大森さん)また、紳士・淑女のスポーツとされているゴルフは、「襟付きのシャツでなければならない」など、ドレスコードに厳しいイメージがありますが、最近は気候の変化などに応じてドレスコードの基準を緩めているゴルフ場も増えてきています。そのような動きにより、ファッションも楽しみたい女性層の獲得に成功しているのではないでしょうか。

気兼ねなく選べる『1人予約』

大森さん)もう1点、ゴルフは一般的に3~4名でラウンドしますが、「予定が合う仲間がいない」場合や、「人数を集めたり、気を遣うのは面倒」という方に向けて、一人で気軽に予約して他の方と一緒にラウンドすることができる「1人予約」という仕組みもあります。フットサルの『個サル(個人フットサル)』のようなこのシステムは、リピーター増加の一助となっているようです。

ゴルフ市場の「今」と「これから」

アフターコロナに入り、再び様々な選択肢の中からレジャーを選べるようになってきた中、ゴルフ市場は今後どうなっていくのでしょうか?

大森さん)2022年までのゴルフ市場は、クラブやウェアを買い揃える人が多く、また、海外旅行などにお金を使うことも少なかったため、右肩上がりで伸長しました。2023年上期は、コロナ禍にゴルフを始めたり再開した方の購買がひと段落したこともあり、ギア(用具)やアパレル(衣服や帽子・靴など)の売上は一旦落ち着いているようです。
一方で、ゴルフ場は相変わらず混んでいて、土日や祝日などはなかなか予約が取れません。
「上達する楽しさ」を感じて、アイテムは持っているものを使いながら、継続してゴルフを続けている方が多いのかもしれません。
近年は、女性用のお風呂やロッカールームが充実しているコースが増えています。また、ゴルフのついでに、温泉や宿泊なども楽しむ『ゴルフ女子旅』も今後のトレンドとなりそうです。

ゴルフファッションのこれから

日常でも使えるスポーツウェアに人気がありますが、ゴルフファッションの状況はどうでしょうか?

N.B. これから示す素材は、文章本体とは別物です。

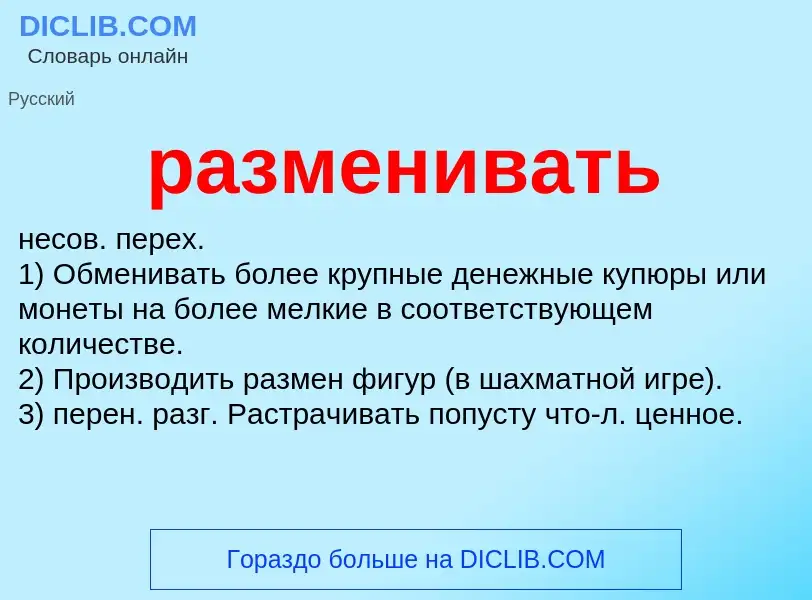 Что такое разменивать - определение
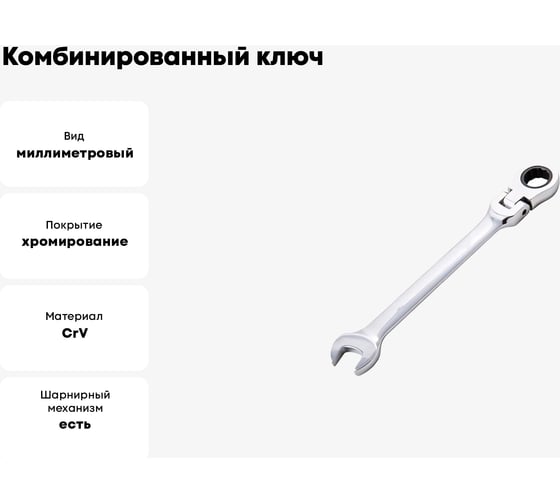 Комбинированный ключ BEOROL с поворотной трещоткой 13 мм 245224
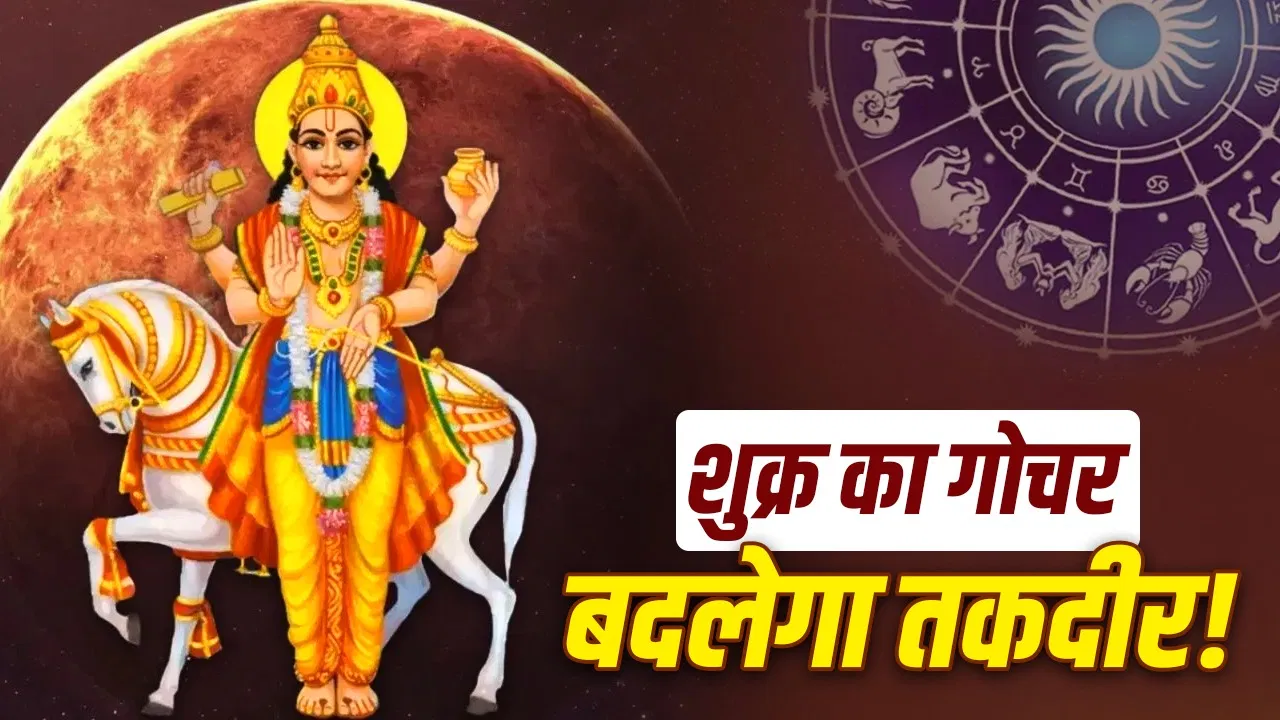 Venus Transit 2026: शुक्र के गोचर से मेष, मिथुन सहित इन राशि वालों की चमकेगी किस्मत, जानें कौन रहे सावधान!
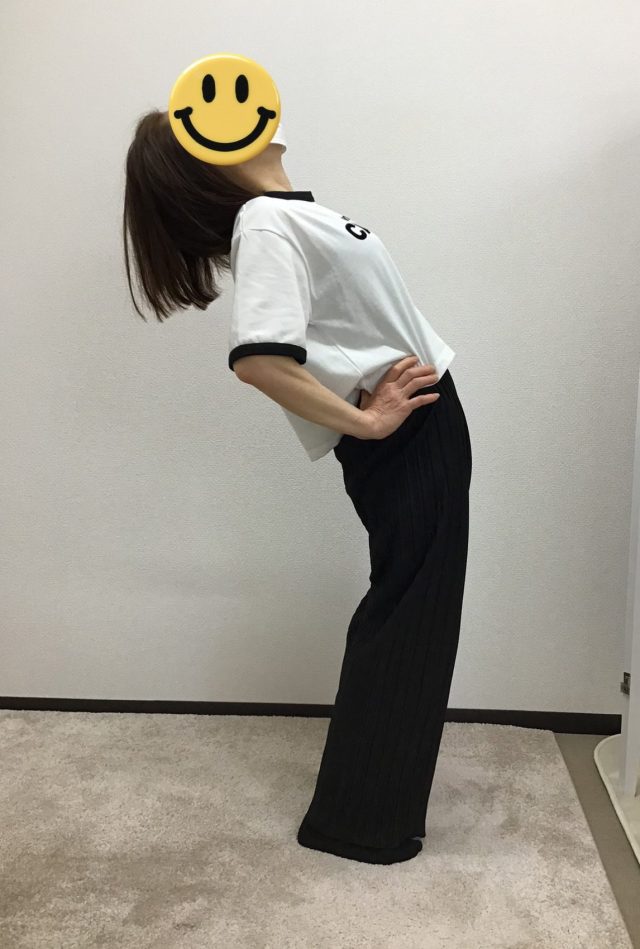 after画像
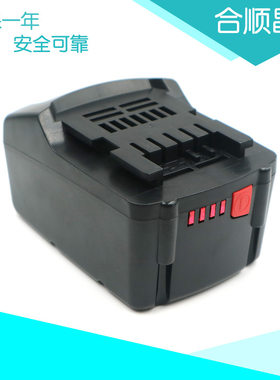 适合麦太保Metabo 36V 60217786 AHS36V 625453000手电钻锂电池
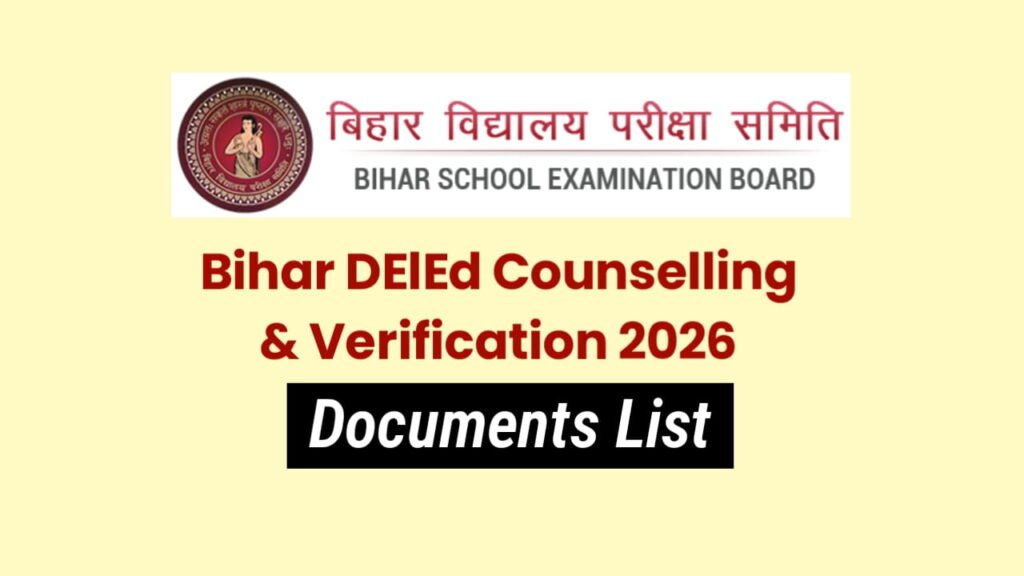 Bihar DElEd Admission Documents List 2026: काउंसलिंग और एडमिशन में लगेंगे ये जरूरी दस्तावेज, अभी से कर लें तैयार!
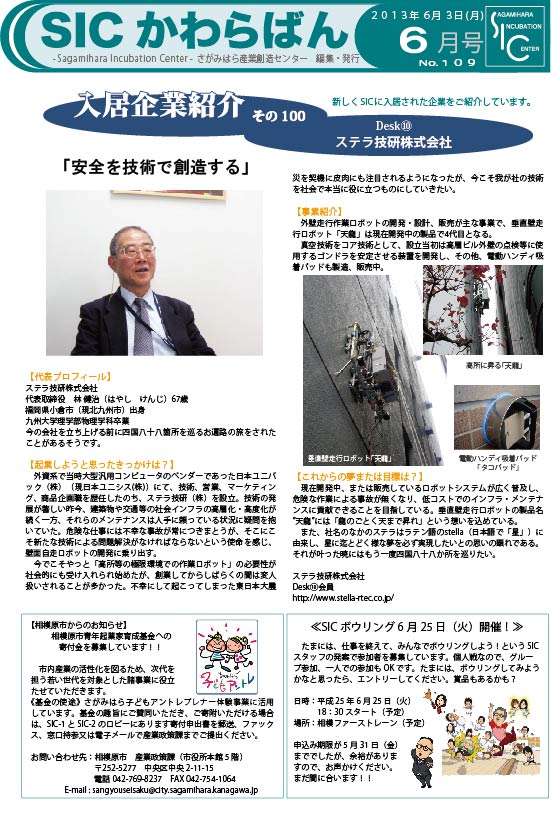 2013.06.03 109号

大森さん)ゴルフウェアも日常使いできるものが増え、カジュアル化している傾向はあると言えます。一方で、ゴルフ場という「非日常の空間」で、普段とは異なるファッションが楽しめることも大きな魅力の一つです。ここ数年、ゴルフファッション市場には多くの新しいブランドが参入し、その数はレディスブランドだけでも100以上と言われています。ゴルフギアも女性専用クラブやシャフトなどの開発が進み、男性同様に多くの選択肢から選べる時代になっていますので、その日の気分やシチュエーション、レベルに合わせて、自由に楽しんでいただきたいと思います。

また、「資生堂 レディスオープン 2023」で優勝した櫻井 心那 選手など、若くして活躍する選手が増え、女子プロゴルファーのファッションも多様化しています。ファッションのみならず、プレーや人柄など、魅力ある“推し”選手を見つけることで、よりゴルフが楽しくなるのではないでしょうか。

これからどのように発展していくのか楽しみですね。